I will not go so far as to suggest that motor racing is better for the individual than those athletic contests for which less strenuous training and perhaps more lenient discipline are required, but I do assert that, as every one knows, motor racing demands physical excellence, that it attracts a large number of ambitious people, and that inasmuch as physical excellence is a sine qua non, the pastime of motor racing is of direct physical benefit to those who take part in it.

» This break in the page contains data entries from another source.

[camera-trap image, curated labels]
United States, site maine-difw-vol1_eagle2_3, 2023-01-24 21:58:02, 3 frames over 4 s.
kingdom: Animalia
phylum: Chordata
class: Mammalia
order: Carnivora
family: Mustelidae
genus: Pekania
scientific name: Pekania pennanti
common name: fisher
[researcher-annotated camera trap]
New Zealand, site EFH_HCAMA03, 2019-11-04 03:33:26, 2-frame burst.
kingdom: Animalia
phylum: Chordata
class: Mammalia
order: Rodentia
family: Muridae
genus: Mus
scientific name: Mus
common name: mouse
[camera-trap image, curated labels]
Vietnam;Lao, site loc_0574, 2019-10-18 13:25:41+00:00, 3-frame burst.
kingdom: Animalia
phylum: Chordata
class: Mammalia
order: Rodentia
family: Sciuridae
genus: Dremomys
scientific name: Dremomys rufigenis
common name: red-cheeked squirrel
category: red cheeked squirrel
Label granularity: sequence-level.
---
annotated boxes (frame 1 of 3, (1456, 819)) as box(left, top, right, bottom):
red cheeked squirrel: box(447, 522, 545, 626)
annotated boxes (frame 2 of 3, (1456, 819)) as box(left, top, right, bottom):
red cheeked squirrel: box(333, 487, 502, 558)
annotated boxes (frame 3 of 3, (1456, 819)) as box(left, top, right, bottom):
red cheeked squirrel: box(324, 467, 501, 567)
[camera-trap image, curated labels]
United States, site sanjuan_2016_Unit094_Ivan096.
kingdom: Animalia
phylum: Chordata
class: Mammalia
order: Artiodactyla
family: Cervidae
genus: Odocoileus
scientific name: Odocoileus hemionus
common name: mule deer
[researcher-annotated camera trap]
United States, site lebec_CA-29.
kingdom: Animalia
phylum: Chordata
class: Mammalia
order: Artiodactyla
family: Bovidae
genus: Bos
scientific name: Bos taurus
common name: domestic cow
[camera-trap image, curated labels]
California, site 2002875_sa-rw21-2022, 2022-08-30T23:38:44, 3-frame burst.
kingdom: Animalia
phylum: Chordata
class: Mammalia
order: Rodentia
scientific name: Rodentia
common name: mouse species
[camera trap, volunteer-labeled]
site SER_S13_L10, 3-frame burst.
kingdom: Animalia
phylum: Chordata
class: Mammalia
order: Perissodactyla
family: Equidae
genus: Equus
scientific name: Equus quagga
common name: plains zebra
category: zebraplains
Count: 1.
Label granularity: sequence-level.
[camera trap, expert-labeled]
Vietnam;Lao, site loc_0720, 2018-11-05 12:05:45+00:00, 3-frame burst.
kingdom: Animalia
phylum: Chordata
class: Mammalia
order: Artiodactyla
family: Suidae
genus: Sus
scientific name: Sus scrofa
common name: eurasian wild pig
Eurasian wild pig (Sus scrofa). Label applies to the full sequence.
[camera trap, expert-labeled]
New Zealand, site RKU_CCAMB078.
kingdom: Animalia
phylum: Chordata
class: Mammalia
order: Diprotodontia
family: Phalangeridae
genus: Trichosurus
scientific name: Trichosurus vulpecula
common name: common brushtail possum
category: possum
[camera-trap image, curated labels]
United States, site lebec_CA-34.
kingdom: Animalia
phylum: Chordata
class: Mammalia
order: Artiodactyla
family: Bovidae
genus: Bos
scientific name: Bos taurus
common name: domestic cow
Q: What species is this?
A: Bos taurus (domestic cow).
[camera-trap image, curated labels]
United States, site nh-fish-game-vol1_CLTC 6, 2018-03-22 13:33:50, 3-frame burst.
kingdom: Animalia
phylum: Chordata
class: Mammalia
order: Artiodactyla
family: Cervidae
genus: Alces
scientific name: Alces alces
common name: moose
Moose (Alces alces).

Let, therefore, the general public who attend and watch machines hurtling by them in great speed contests give more than a passing thought to the man who sits in control, looking perhaps quite comfortable, yet actually tense, eager, ready for the unexpected event whenever it happens. His prowess at the wheel or in the saddle has made possible those continuous changes of design which have produced present day excellence in our cars and motor cycles. His nerve and skill have, indirectly it may be, given us a perfection which fifteen years ago seemed out of the question, and his effort has resulted not only in all round improvement, but in such detailed changes that the car and motor cycle of to-day is, as stated earlier, utterly unlike and infinitely superior, to those that have gone before. A word as to what may be advisable in those ambitious to take up motor racing. Moderation in drinking and

eating and in the use of tobacco is suggested primarily ; open air life as far as possible, and exercise. The exercise need not necessarily be of a violent nature, but the sort of exercise that one might obtain while overhauling and testing a motor car or motor cycle intended for racing. ‘Early to bed and early to rise . . .” is as true an adage as ever it was, and the continual practice of the power of observgtion is essential. Errors of vision, an inclination to dyspepsia, and trifling ailments should receive skilful and immediate attention and advice. With this, such ailments can, in the majority of cases, be easily rectified. The nerve, alertness, the savoir faire so vitally important in all racing men, will come by experience—swiftly with some men, more slowly with others.

After all, your racing man is made, not born. Yet it is fair to suggest that a reversal of this statement may be equally true, and that your racing man, like your air pilot, (the really good one), is frequently born to it, takes to it as a duck to water and excels easily where others achieve triumphs with relatively great difficulty.

Finally, to pass on the views of the Auto-Cycle Union, to be a racing man means essentially to be a fit man, and none but those in the fittest stage should be allowed to undertake what is otherwise a pastime dangerous to the individual and possibly also to the public.